Lo realmente extraordinario fueron las dos actuaciones que presenciamos: la de Beatriz Sheridan, que con esta obra se hace merecedora ya sin discusión al premio de la mejor actriz del año y la de Farnesio de Bernal, quien por vez primera tiene una gran oportunidad de lucir sus magníficas cualidades de actor.
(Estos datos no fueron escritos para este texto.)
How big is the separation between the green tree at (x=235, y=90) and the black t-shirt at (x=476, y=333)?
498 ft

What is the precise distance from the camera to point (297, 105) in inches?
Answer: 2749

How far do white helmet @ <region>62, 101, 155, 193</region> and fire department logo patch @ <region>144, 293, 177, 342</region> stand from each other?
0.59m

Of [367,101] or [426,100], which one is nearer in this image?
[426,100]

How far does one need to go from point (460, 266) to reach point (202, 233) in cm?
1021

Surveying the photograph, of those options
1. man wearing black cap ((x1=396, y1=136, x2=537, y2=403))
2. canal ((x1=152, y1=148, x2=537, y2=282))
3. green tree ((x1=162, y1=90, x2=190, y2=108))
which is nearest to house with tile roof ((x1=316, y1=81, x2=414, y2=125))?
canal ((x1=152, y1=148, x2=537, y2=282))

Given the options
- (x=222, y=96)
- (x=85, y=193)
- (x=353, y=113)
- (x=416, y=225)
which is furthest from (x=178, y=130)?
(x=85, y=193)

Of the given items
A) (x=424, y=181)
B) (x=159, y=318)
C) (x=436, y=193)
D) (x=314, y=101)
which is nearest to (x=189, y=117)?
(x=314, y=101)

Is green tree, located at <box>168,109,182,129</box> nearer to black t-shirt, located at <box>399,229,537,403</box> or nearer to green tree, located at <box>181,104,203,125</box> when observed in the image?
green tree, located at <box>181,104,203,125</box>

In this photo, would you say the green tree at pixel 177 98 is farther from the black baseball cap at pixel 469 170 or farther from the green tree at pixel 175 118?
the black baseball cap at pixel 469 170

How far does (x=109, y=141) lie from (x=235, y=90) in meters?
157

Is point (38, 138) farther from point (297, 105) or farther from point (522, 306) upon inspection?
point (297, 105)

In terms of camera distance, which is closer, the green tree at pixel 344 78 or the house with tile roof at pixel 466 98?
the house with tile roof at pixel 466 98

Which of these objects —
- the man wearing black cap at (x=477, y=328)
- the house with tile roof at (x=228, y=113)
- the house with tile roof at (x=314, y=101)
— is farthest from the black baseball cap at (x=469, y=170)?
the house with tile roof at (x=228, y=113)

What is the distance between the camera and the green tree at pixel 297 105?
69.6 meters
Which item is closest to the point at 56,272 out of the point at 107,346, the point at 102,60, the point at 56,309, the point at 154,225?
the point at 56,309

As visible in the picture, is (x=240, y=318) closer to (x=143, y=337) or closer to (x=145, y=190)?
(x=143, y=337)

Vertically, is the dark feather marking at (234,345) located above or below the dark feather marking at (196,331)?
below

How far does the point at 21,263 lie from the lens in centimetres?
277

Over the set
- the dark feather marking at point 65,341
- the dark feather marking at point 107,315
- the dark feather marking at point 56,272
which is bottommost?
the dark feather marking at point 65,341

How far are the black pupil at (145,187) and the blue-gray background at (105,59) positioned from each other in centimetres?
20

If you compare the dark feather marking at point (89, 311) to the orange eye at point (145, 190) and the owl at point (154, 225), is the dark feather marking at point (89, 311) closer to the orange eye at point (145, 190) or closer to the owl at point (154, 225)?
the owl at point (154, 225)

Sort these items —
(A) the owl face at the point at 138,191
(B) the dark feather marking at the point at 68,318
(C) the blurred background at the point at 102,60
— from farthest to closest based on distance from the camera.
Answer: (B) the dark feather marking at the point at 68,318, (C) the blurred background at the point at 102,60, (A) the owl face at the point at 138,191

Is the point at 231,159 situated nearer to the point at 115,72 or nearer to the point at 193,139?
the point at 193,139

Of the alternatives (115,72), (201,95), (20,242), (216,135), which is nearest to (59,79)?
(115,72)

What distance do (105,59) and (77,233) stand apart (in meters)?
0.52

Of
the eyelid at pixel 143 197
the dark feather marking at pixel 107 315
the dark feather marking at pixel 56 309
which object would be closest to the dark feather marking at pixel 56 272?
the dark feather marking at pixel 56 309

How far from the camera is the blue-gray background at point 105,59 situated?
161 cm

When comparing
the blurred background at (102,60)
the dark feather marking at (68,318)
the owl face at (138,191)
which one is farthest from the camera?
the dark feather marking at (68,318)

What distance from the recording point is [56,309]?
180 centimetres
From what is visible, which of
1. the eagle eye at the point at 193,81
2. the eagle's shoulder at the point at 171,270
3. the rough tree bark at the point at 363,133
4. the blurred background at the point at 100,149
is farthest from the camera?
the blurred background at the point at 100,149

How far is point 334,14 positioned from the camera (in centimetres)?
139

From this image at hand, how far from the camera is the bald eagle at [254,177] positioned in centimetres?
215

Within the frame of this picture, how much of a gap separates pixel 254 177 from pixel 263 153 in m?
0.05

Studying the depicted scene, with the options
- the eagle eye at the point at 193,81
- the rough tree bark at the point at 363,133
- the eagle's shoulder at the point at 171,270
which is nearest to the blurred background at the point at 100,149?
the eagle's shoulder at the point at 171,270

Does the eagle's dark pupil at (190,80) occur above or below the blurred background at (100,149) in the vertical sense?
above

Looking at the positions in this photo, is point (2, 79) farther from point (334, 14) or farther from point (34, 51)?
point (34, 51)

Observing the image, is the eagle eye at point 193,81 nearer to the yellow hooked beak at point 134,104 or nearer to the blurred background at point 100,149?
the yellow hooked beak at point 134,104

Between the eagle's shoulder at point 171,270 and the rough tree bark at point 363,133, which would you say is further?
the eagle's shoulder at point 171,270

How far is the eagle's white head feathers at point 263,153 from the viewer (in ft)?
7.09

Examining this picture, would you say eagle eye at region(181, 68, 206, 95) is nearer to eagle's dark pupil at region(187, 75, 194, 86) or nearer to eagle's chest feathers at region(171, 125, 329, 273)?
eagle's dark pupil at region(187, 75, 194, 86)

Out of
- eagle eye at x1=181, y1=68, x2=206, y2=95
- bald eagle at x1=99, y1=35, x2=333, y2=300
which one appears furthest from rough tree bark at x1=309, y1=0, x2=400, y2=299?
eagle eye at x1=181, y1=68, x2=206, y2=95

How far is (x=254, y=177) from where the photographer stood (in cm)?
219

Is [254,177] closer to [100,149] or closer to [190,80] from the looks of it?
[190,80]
Farnesio realiza los dos papeles masculinos de la obra y su interpretación de ellos es toda una revelación.

La escenografía excelente de Felguérez y los trajes de Lilia Carrillo (el traje que llevaba Beatriz Sheridan por sí solo ya era conmovedor, y no se digan las caracterizaciones eficacísimas de los tres personajes) estuvieron diseñados como un homenaje a Kurt Schwitters, un pintor nacido en Alemania en 1882, que murió en Inglaterra en 1948, quien en sus inicios estuvo influido por Franz Marc y por Kandisnsky, pero que después creó un ramal constructivista muy personal, aun cuando derivado del dadaísmo, que como movimiento pictórico se le denominó merz, y con el cual Schwitters pretendió lograr el triunfo del espíritu sobre la materia.

En resumen, un espectáculo serio, magníficamente actuado, dirigido con la técnica de Alexandro, aun cuando podría haber sido mejor de habérselo propuesto este director… pero como decía Alfonso Reyes, no es posible pedir a un hombre que esté siempre a su máxima altura.